Mind the Trade-off: Debiasing NLU Models without Degrading the In-distribution Performance

Models for natural language understanding (NLU) tasks often rely on the idiosyncratic biases of the dataset, which make them brittle against test cases outside the training distribution. Recently, several proposed debiasing methods are shown to be very effective in improving out-of-distribution performance. However, their improvements come at the expense of performance drop when models are evaluated on the in-distribution data, which contain examples with higher diversity. This seemingly inevitable trade-off may not tell us much about the changes in the reasoning and understanding capabilities of the resulting models on broader types of examples beyond the small subset represented in the out-of-distribution data. In this paper, we address this trade-off by introducing a novel debiasing method, called confidence regularization, which discourage models from exploiting biases while enabling them to receive enough incentive to learn from all the training examples.
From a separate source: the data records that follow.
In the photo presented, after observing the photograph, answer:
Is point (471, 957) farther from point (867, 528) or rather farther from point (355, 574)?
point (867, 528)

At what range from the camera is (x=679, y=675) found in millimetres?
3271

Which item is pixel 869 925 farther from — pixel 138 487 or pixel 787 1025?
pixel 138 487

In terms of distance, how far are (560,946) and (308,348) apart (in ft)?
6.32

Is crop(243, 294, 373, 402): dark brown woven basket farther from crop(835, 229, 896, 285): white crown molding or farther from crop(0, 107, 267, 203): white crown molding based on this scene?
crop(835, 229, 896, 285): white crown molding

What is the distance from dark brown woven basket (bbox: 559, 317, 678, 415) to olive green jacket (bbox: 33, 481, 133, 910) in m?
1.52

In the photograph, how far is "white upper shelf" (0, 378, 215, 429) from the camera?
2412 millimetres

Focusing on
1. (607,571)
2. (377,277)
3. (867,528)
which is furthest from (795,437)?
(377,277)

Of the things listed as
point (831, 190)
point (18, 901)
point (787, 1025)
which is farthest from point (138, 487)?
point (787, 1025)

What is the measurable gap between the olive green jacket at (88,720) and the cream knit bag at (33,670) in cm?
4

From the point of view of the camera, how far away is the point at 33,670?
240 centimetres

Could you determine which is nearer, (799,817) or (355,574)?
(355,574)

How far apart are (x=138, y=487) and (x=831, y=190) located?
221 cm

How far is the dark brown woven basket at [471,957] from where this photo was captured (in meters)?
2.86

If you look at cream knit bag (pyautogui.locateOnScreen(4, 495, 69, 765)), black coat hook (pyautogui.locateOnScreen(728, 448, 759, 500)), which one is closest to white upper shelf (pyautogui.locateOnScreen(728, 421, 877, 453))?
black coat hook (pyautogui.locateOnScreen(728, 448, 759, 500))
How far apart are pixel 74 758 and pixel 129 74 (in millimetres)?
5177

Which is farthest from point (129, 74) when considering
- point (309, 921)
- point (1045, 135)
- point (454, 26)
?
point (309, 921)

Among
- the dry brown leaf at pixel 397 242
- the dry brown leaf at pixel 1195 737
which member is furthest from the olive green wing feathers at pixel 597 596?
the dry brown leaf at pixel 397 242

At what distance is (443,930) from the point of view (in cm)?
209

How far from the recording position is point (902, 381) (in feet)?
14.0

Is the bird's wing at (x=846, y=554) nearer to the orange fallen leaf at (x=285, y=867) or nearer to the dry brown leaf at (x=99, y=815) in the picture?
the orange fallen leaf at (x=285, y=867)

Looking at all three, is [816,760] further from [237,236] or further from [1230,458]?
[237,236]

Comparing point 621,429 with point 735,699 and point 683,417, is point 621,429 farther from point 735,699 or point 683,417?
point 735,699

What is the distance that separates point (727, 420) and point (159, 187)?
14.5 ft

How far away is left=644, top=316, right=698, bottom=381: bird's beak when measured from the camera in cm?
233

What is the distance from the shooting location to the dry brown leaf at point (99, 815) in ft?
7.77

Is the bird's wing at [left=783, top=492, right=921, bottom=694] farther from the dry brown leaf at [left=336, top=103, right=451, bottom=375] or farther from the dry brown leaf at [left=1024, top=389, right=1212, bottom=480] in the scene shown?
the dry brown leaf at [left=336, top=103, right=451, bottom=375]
We evaluate our method on three NLU tasks and show that, in contrast to its predecessors, it improves the performance on out-of-distribution datasets (e.g., 7pp gain on HANS dataset) while maintaining the original in-distribution accuracy.

Improving Generalization by Incorporating Coverage in Natural Language Inference

The task of natural language inference (NLI) is to identify the relation between the given premise and hypothesis. While recent NLI models achieve very high performance on individual datasets, they fail to generalize across similar datasets. This indicates that they are solving NLI datasets instead of the task itself. In order to improve generalization, we propose to extend the input representations with an abstract view of the relation between the hypothesis and the premise, i.e., how well the individual words, or word n-grams, of the hypothesis are covered by the premise. Our experiments show that the use of this information considerably improves generalization across different NLI datasets without requiring any external knowledge or additional data. Finally, we show that using the coverage information is not only beneficial for improving the performance across different datasets of the same task. The resulting generalization improves the performance across datasets that belong to similar but not the same tasks.